Maocu memur devrim nikahı kıydı
DAHA 15 yaşındayken 24 yaşında evlenme kararı alan Öke, alelerin hatta nikah memurunun engellemesine rağmen 24’ünde evlenmiş: “Babaannem hastalandı ve Çapa’ya kaldırıldı. Eşim o dönemde hemşireydi. Orada ilk görüşmemiz oldu. Benden yaşça büyüktü. Kendime ‘Ben Nevalsiz yaşayamam!’ dedim. 74-80 arası yurtdışındaydım. BM’de bir kadrolu görev verildi, kabul etmedim. Telefonla aradım ‘Benimle evlenir misin?’ dedim. Bir yandan para atıyorum telefon bitmesin diye... O ise şokta. ‘Nihal çabuk, benimle evlenir misin?’ ‘Evet...’ Döndüm ve evlendim. Aileler istemedi, kızı kaçırdım. Neval hakikaten mükemmel bir kadın. Eşimi her sabah yeniden tavlanılması gereken bir kız gibi görüyorum. 12 Eylül öncesi Şişli Belediyesi’ne gittik, Maocu bir nikah memuru var. ‘Burjuvalar gibi damatlıkla penguen gibi gelip nikah istersin sen şimdi’ dedi. ‘Yok, ben de karşıyım’ dedim, devrim nikahı kılar gibi. Gelin ve damatlıklı fotoğrafımızı 25’nci evlilik yıl dönümümüzde yaptırdık. İsmimi evlilik cüzdanına aim Kemal yazmış. Hala öyle, yani eşim başka biriyle evli.
Genç yaşta BM Filistin raportörü
HENÜZ 17’sinde Cambridge Üniversitesi öğrencisi, 24’ünde BM raportörü, 35’inde Türkiye’nin en genç profesörüydü. Adı Atatürk’ün doktoru da olan dedesinden gelen Mim Kemal Öke, dünya ve Türkiye’yi değiştirmeye aday bir bilim insanı ve lider adayıyken down sendromlu kızı Nazlı için her şeyden vazgeçip hayatını onun tedavisi ve ailesine adayabilen bir baba aynı zamanda. Daha çok kızı için verdiği mücadele ve TV sunuculuğuyla tanınsa da biz onunla yalnız geçen çocukluğunu, sıradışı evliliğini, ünlü öğrencilerini, Dışişleri Bakanlığı ve Cumhurbaşkanlığı danışmanlığı sırasında tanıklık ettiği Türkiye’nin yakın tarihini de konuştuk. Olağanüstü hızlı düşünme yeteneği, açık gönüllülükle her soruya yanıt vermesi ve nezaketiyle dikkat çeken Öke, aşk, tasavvuf ve siyasete dair samimi açıklamalarda bulundu.

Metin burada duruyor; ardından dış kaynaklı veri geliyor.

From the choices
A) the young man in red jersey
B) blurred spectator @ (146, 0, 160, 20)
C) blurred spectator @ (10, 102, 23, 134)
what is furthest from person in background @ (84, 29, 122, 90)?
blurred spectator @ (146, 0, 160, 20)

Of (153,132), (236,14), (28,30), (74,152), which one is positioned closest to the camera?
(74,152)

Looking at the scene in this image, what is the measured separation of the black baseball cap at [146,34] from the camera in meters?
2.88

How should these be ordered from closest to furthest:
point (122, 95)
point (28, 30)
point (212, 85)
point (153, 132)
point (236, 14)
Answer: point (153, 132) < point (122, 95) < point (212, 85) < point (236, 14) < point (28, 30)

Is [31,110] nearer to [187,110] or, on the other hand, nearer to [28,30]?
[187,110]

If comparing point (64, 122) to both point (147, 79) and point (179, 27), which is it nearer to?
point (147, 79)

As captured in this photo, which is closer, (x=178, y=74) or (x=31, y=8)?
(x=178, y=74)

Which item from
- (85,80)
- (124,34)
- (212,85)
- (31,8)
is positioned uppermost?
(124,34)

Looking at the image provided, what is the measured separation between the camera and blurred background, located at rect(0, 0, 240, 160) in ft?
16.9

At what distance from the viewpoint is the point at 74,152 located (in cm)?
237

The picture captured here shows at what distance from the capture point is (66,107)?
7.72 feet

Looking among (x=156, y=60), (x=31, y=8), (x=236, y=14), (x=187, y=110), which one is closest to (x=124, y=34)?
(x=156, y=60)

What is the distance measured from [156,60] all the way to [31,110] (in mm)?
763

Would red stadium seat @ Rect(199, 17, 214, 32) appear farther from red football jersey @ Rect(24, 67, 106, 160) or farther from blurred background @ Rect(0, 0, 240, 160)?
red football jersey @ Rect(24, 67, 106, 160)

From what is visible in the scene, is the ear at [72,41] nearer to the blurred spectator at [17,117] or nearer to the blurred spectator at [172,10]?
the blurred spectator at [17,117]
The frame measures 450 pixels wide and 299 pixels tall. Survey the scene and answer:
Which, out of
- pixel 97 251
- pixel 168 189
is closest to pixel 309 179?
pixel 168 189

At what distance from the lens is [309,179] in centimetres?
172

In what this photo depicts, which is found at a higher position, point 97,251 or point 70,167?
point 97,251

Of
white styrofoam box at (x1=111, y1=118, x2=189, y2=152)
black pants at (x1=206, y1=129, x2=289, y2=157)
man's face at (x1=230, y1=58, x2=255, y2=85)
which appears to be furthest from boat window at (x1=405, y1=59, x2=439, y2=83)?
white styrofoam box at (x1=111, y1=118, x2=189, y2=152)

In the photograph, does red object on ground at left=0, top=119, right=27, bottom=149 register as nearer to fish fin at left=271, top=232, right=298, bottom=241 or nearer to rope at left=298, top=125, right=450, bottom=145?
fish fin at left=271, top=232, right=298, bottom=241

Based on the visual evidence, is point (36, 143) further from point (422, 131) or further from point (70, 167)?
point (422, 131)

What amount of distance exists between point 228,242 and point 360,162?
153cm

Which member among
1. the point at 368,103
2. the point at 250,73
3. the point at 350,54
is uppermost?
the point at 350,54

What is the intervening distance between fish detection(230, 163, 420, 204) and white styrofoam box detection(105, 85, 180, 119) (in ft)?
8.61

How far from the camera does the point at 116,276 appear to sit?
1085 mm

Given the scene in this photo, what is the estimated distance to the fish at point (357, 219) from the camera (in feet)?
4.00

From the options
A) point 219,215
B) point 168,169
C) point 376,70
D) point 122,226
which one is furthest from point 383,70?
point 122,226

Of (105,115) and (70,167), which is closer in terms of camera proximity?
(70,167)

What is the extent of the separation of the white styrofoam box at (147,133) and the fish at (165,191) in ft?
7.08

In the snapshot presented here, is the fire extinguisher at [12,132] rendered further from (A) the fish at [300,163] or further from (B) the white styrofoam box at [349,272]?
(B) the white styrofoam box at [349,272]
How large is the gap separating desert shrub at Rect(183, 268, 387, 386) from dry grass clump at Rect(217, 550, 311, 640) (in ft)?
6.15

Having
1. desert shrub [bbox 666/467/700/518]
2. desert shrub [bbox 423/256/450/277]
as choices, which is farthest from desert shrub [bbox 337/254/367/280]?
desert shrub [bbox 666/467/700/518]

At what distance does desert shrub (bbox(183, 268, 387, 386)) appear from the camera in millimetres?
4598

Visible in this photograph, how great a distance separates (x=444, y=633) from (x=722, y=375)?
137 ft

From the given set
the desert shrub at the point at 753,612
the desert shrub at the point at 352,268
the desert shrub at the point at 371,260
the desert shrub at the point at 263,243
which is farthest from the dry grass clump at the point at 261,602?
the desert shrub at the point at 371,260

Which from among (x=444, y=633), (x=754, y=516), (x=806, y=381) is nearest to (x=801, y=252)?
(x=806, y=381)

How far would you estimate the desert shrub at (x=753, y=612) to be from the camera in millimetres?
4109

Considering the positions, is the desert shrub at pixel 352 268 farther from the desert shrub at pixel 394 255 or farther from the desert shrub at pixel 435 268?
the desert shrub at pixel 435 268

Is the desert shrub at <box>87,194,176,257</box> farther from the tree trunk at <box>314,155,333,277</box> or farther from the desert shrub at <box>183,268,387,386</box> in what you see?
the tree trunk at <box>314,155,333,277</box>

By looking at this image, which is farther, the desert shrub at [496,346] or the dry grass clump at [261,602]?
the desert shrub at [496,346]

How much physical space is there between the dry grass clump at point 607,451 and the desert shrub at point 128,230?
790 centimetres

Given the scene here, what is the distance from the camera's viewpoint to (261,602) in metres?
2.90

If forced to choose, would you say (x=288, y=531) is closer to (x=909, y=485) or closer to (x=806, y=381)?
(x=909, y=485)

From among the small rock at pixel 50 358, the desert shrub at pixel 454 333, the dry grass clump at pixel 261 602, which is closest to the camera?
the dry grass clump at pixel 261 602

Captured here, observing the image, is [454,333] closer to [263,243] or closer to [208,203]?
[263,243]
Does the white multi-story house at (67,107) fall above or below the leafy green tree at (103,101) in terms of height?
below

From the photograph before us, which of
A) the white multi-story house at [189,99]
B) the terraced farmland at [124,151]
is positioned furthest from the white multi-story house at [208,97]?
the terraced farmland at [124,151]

MEDENİYETLER İTTİFAKININ DOĞUŞU
ÖKE, Medeniyetler İttifakı projesinin doğuşuna ilişkin bir bilinmeyeni de şu şekilde anlatıyor: “BM’de Filistin sorununa ilişkin hazırladığım rapor beğenilmişti. O projemin seksiyon başkanı ve sonra BM Genel Sekreter Yardımcısı olan İqbal Rıza aradı. O sırada Antalya’da eşimle bir lokantadayız. 9-11 olmuş, dünya karışmış. ‘Seni rahatsız etmiyor ya dünyanın bu gidişi?’ diye sordu. ‘Ediyor’ dedim. ‘Ee buna ne yapalım’ dedi. Bir Amerikalı bir profesör Medeniyetler Çatışması’nı ortaya atmıştı. Kötü bir kahanet gibi. Önümde Akdeniz var, düşünüyorum: ‘Medeniyetler çatışmasını, medeniyetler barışına, medeniyetler diyoloğuna, medeniyetler ittifakına.. Medeniyetler İttifakı!’ dedim. ‘Bravo Kemal. Hangi ülkeyle, nasıl olacak bu?’ dedi. İslam dünyasına önderlik etmiş, batıyla iyi ilişki içindeki Türkiye ve engizisyon sürecini yaşamış İspanya’yı önerdim.”